DOCUMENT SOURCE:
★ ★ ★ ★
Merci pour toutes ces précisions.

Y a quoi à revendre alors ? de récupérable pour avoir de l'argent avec le macbook ?

Et est ce que je peux tenter le coup de le nettoyer et comment ?


----------



## Fab'Fab (16 Décembre 2008)

Fais toi faire un devis quand même


----------



## Deleted member 47804 (16 Décembre 2008)

vasteelsfr a dit:


> Merci pour toutes ces précisions.
> 
> Y a quoi à revendre alors ? de récupérable pour avoir de l'argent avec le macbook ?
> 
> Et est ce que je peux tenter le coup de le nettoyer et comment ?


Non le seul moyen de nettoyer du coca sécher sur une carte mère gravée en moins de 100nanomètres, ce serait de la faire tremper 2-3 jours dans de l'alcool à 90degré.  Bref, ça ne résoudra pas le problème. 
La ram et la batterie sont les composants les plus susceptible d'être récupérable, et l'écran pourra être revendu en pièce détaché.
Fais toi faire un devis oui, ça ne coûte que quelques dizaines d'euros, mais le sav ne sera jamais en mesure de récupérer/ réparer les composants, et à la moindre défaillance de l'un d'entre eux, il faudra probablement tout changer. C'est le problème avec les portables.
★ ★ ★ ★
CONSIGNES DE TRAVAIL:
• 1. Répondez à ces questions sur la discussion à propos du MacBook :
(a) Pendant combien de jours faudrait-il faire tremper la carte mère dans l'alcool à 90 degrés ?
(b) Quels composants sont les plus susceptibles d'être récupérables ?
(c) Combien coûte un devis ?
• 2. Recopiez sans rien changer le passage de la discussion à propos du MacBook qui va de « Fais toi faire un devis oui, ça » jusqu'à « avec les portables. » inclus.
• 3. Poursuivez la discussion à propos du MacBook là où elle s'arrête.
Les lignes ne sont d'aucune utilité pour ce travail.

DONNÉES DISPONIBLES:
★ ★ ★ ★
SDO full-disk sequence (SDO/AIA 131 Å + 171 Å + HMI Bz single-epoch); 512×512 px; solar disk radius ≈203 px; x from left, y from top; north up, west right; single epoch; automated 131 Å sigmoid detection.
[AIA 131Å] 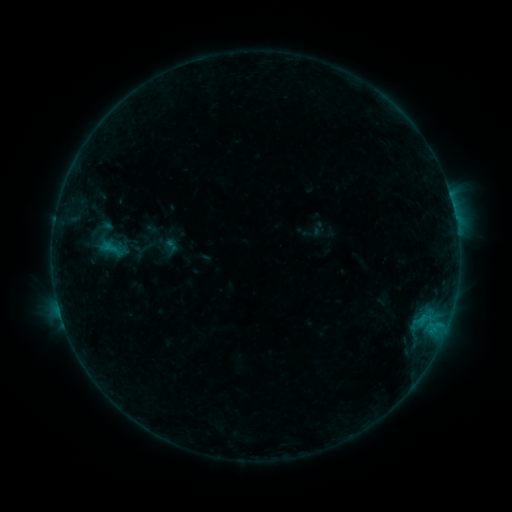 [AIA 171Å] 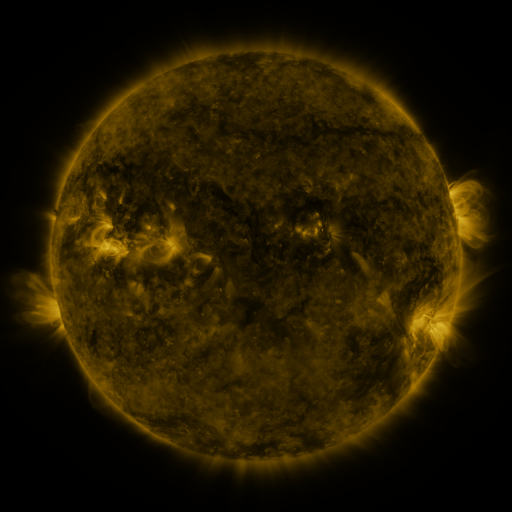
★ ★ ★ ★
RÉPONSES PAR CONSIGNE:
• 1.
(a) 2 à 3 jours.
(b) La RAM et la batterie.
(c) Quelques dizaines d'euros.

• 2.
Fais toi faire un devis oui, ça ne coûte que quelques dizaines d'euros, mais le sav ne sera jamais en mesure de récupérer/ réparer les composants, et à la moindre défaillance de l'un d'entre eux, il faudra probablement tout changer. C'est le problème avec les portables.

• 3.
Et les dégats causés par le coca ont  la facheuse tendance d'empirer avec le temps. Avec de l'eau, tu aurais eu l'espoir que ça s'évapore en laissant l'ordi 2-3 jours à sécher. 
Je te dis tout ça parce que j'ai déjà eu l'expérience a deux reprises du coca sur un iBook, y'a jamais rien eu à sauver. :rateau:


----------



## vasteelsfr (16 Décembre 2008)

Atlante a dit:


> Non le seul moyen de nettoyer du coca sécher sur une carte mère gravée en moins de 100nanomètres, ce serait de la faire tremper 2-3 jours dans de l'alcool à 90degré.  Bref, ça ne résoudra pas le problème.
> La ram et la batterie sont les composants les plus susceptible d'être récupérable, et l'écran pourra être revendu en pièce détaché.
> Fais toi faire un devis oui, ça ne coûte que quelques dizaines d'euros, mais le sav ne sera jamais en mesure de récupérer/ réparer les composants, et à la moindre défaillance de l'un d'entre eux, il faudra probablement tout changer. C'est le problème avec les portables.
> Et les dégats causés par le coca ont la facheuse tendance d'empirer avec le temps. Avec de l'eau, tu aurais eu l'espoir que ça s'évapore en laissant l'ordi 2-3 jours à sécher.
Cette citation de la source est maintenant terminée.